Work task 1
In the Patagonia travel account, how often did the travelers pass the solitary groves of trees?
Work task 2
Rewrite everything in the Patagonia travel account from "Her Majesty Queen" down to "Need Not Apply!!!", changing "Mules" to "Oxen".

Start of Extract provided

By Patrick Falterman

 

The next morning Juan awoke at around nine. ‘Wake up, Patreek, we must be on the move once more.’

I groggily rolled over and reluctantly came out of the warm cocoon of my sleeping bag as Juan twisted the ignition. The big engine thundered to life, and we were rolling once more through the windy Patagonian plains before I had gotten my boots back on.

The day passed; we slid smoothly by the vast, grassy plains for hours and hours.

 

One does not know the meaning of the word ‘endless’ until one travels by land through Patagonia; apart from the road, the monotony of tan grasses dominates the vision for as far as the human eye can possibly hope to see. There is no way of knowing whether the grasses come to an end just at the threshold of human vision or simply go on forever, stretching eternally into infinite oblivion. Every once in awhile we would pass a few trees which would provide a break in the monotony, for a moment; Juan informed me that hundreds of years ago, there had been pioneer homesteads in those places.

‘They planted the trees to provide a natural shelter from the wind,’ said Juan astutely. ‘Nowadays, the homes have long since vanished, but the trees remain.’ He lowered his voice, then continued on somberly, ‘Most of them died of exposure or starvation…during the winter months.’

We passed these solitary groves every fifteen miles or so, bleak reminders of those who tried and failed to civilize the feral Patagonain plains. I imagined for several hours what it must have been like to be a Patagonian settler back in those bygone days…

A Spanish farmer reads a bulletin notice in colonial-era Spain calling for settlers to colonize its new territories in America to ensure that they remain Spanish, for God’s Sake! I imagine how it must have looked…

Beist thou without work, or struggling to support thine thriving family?

Fear not, O impoverished Peasant, for the Spanish Crown has thy solution!

Her Majesty Queen Maria invites all thee whom find it agreeable in thine hearts to serve Her by colonizing those Imperial Territories of the Spanish Crown in the fruitful, exciting lands of America!

These Loyal Servants of Her Most Highness shall be rewarded with no less than 10,000 ko’s of Prime Farmland, Five Hardy Mules of the Finest Quality, and the Unfaltering Blessing of Her Mightiness The Queen, as well as thy patriotic satisfaction of keeping the most unwashed of Portuguese sons of swine off the Rightful Territory of the Most Highest and Powerful Nation of Spain.

Interested Parties should contact the Office of Colonial Affairs on Avenida Maria before the New Year of 1615. Gypsies Need Not Apply!!!

End of Extract provided
Start of Data section

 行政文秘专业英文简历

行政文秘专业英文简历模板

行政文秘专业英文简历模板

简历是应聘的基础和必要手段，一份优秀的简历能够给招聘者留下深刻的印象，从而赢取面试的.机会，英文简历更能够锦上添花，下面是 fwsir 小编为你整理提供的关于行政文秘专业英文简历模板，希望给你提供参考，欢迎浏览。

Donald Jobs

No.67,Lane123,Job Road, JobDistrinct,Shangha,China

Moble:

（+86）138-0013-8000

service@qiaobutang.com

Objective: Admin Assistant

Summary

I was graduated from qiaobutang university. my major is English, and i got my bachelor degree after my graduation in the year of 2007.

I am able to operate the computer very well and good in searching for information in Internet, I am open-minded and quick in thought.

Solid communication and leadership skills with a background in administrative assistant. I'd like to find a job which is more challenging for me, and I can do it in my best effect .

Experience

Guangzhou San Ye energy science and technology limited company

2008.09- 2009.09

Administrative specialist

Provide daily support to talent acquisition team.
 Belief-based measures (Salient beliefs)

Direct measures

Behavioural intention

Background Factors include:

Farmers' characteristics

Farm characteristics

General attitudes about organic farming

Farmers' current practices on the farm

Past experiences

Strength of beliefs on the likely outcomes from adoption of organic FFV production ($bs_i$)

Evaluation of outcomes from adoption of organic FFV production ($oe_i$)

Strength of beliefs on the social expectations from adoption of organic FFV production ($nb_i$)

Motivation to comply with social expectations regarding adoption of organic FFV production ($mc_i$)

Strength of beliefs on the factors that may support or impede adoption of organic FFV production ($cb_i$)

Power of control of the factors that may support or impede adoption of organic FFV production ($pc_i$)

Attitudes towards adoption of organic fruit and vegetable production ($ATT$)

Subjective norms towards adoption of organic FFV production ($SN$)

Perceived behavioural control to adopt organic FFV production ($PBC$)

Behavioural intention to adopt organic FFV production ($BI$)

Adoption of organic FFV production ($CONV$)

End of Data section

Output 1
Every fifteen miles or so.

Output 2
Her Majesty Queen Maria invites all thee whom find it agreeable in thine hearts to serve Her by colonizing those Imperial Territories of the Spanish Crown in the fruitful, exciting lands of America!

These Loyal Servants of Her Most Highness shall be rewarded with no less than 10,000 ko’s of Prime Farmland, Five Hardy Oxen of the Finest Quality, and the Unfaltering Blessing of Her Mightiness The Queen, as well as thy patriotic satisfaction of keeping the most unwashed of Portuguese sons of swine off the Rightful Territory of the Most Highest and Powerful Nation of Spain.

Interested Parties should contact the Office of Colonial Affairs on Avenida Maria before the New Year of 1615. Gypsies Need Not Apply!!!